Having a ready mindset doesn’t mean we stop believing for miracles or lose faith in God’s power. It means we embrace His sovereignty, trusting that His ways are higher than ours. Whether He heals us here and now or works in ways we don’t fully understand, He is still good.

So, as I reflect on my journey, I continue to believe in God’s ability to heal, but I also rest in the assurance that His will whatever it may be is perfect. That’s the beauty of faith: trusting the God who never makes mistakes, even when life doesn’t go as planned.

It Is What It Is

When we moved back to Georgia, I had a plan. I was excited about spending more time with my kids. Now that we’re all adults, I thought it would be an opportunity to truly get to know one another on a deeper level. I envisioned us having adult conversations, sharing adult hugs and kisses, and creating moments that felt priceless. There’s something about a mother’s embrace that brings security, even as adults. At least, that’s what I believe.

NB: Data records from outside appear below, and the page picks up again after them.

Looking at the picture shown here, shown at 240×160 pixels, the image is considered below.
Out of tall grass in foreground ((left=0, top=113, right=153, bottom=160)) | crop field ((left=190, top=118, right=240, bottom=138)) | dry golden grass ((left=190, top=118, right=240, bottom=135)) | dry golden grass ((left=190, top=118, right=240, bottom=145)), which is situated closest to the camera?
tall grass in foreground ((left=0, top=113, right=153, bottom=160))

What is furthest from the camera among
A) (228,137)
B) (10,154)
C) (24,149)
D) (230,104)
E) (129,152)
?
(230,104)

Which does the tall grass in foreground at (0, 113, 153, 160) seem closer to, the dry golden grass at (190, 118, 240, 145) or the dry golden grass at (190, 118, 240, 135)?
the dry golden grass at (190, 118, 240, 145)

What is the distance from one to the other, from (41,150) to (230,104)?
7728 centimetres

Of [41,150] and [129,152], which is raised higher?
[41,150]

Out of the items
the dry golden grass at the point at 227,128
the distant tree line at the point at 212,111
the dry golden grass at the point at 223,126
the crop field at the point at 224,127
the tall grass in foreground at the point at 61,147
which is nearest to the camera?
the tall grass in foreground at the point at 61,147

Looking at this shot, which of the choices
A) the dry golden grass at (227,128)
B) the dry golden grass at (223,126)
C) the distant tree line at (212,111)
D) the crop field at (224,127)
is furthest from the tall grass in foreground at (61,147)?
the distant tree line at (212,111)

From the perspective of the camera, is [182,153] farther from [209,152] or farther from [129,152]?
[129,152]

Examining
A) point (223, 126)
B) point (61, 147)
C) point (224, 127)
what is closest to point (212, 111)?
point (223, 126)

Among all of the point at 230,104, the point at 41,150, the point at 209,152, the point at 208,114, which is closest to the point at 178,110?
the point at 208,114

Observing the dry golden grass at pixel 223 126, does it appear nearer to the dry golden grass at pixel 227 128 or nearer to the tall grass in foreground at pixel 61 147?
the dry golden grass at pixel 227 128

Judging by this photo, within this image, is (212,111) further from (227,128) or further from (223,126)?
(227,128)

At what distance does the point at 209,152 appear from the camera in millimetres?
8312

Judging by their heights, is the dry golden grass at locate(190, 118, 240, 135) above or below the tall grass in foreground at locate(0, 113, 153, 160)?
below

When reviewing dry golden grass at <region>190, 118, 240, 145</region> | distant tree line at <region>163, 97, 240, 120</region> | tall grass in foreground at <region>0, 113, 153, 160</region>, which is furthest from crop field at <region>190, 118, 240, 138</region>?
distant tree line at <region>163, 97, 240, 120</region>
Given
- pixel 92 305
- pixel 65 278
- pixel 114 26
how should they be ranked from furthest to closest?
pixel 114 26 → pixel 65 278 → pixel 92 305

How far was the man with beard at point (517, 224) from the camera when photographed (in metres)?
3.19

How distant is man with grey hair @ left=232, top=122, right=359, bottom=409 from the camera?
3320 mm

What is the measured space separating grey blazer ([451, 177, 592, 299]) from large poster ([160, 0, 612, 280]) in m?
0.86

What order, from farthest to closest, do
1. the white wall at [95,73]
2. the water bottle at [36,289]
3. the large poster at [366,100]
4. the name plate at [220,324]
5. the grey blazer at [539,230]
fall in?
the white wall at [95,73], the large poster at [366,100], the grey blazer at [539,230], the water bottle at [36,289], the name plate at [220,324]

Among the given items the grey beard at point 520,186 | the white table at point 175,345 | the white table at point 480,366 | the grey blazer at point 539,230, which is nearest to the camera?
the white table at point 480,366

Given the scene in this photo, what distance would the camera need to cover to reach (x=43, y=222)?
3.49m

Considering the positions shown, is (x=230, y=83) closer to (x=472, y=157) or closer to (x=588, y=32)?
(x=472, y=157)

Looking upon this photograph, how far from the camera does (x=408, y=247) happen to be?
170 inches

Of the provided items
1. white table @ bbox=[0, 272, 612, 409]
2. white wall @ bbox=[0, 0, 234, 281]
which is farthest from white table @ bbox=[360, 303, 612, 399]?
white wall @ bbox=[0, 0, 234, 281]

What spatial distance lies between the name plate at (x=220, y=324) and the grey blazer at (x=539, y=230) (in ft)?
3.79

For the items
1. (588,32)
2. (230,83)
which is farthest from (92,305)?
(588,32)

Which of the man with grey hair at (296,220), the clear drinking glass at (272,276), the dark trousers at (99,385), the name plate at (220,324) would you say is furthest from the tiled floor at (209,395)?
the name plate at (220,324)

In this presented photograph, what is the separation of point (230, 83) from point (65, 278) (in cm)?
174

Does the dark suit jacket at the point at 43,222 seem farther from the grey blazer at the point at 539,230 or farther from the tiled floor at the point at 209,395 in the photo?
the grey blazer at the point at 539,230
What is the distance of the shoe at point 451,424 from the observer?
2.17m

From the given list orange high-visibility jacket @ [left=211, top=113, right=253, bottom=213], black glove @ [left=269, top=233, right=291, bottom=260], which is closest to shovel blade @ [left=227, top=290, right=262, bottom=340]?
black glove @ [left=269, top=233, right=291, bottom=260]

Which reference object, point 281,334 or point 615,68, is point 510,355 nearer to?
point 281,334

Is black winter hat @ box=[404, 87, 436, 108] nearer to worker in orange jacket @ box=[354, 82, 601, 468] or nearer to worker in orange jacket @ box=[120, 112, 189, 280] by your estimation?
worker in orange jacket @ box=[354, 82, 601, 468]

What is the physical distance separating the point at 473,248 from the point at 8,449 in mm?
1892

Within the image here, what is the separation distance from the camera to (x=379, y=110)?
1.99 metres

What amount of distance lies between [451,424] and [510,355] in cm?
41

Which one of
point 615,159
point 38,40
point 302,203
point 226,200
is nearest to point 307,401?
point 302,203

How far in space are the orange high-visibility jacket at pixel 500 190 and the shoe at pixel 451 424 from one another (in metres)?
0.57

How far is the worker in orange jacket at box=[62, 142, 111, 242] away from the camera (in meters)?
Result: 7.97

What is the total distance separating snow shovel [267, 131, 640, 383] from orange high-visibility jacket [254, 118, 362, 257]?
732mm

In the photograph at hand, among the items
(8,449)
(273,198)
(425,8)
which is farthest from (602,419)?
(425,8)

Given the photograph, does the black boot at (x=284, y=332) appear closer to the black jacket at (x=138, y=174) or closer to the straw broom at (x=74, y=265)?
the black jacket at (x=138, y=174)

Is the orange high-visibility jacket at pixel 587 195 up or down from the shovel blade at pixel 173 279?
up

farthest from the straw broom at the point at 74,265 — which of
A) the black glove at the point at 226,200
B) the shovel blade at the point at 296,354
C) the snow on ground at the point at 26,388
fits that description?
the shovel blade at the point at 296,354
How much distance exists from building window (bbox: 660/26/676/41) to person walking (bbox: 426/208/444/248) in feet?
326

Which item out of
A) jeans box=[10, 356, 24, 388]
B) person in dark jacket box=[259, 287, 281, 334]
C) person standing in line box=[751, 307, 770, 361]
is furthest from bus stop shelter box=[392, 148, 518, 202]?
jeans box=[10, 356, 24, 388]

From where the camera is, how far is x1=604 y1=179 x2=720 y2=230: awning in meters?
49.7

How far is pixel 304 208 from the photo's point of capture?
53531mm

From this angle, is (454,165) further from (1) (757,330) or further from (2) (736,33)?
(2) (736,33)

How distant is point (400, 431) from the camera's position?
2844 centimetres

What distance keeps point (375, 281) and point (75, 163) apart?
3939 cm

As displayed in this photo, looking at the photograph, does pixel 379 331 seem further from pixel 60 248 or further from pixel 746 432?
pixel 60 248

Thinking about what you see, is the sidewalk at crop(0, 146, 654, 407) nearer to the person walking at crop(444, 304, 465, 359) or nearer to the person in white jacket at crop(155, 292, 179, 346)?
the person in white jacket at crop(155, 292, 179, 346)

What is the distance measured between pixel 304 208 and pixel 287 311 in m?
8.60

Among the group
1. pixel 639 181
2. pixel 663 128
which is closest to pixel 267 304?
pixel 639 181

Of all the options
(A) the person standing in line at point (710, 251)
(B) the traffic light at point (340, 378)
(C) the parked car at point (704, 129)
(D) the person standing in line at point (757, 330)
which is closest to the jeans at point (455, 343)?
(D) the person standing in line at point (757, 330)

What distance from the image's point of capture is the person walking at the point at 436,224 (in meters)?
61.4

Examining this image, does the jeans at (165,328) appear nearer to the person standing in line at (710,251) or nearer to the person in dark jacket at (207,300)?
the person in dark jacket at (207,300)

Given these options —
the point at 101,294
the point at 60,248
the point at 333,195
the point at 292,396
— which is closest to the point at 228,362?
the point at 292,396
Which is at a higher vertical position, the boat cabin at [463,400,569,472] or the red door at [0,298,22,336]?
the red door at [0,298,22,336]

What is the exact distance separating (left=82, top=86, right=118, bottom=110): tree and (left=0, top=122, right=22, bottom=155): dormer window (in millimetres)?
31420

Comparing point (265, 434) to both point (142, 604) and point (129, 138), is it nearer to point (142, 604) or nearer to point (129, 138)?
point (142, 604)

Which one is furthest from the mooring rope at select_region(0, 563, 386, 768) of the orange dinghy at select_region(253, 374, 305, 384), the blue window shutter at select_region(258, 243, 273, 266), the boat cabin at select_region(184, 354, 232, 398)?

But somewhere along the way, things didn’t go as planned. Miscommunication crept in, and confusion took hold of a situation that no one wanted to fix. I tried to mend it, thinking I could, but I had to accept the hard truth: not everyone was ready for resolution. Confusion seemed to thrive in the relationships. Maybe it had always been there, but now I was in a place where I could see it clearly. It hurt to witness, and my heart ached in silence.

Still, I believe there’s good in this pain. I hope for a day when we can all come back together this time, healthy and whole. For now, I’m learning to let things be as they are, trusting that clarity and healing will come in their own time. My heart remains broken, but my hope remains strong.